What you need to do. The entries must be retyped exactly, down to the last line.
Start of Given data
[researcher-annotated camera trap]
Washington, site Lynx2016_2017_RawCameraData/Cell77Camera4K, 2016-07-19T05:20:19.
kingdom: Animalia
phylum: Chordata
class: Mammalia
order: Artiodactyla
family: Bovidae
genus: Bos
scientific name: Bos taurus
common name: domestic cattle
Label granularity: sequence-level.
End of Given data
Response below.
[researcher-annotated camera trap]
Washington, site Lynx2016_2017_RawCameraData/Cell77Camera4K, 2016-07-19T05:20:19.
kingdom: Animalia
phylum: Chordata
class: Mammalia
order: Artiodactyla
family: Bovidae
genus: Bos
scientific name: Bos taurus
common name: domestic cattle
Label granularity: sequence-level.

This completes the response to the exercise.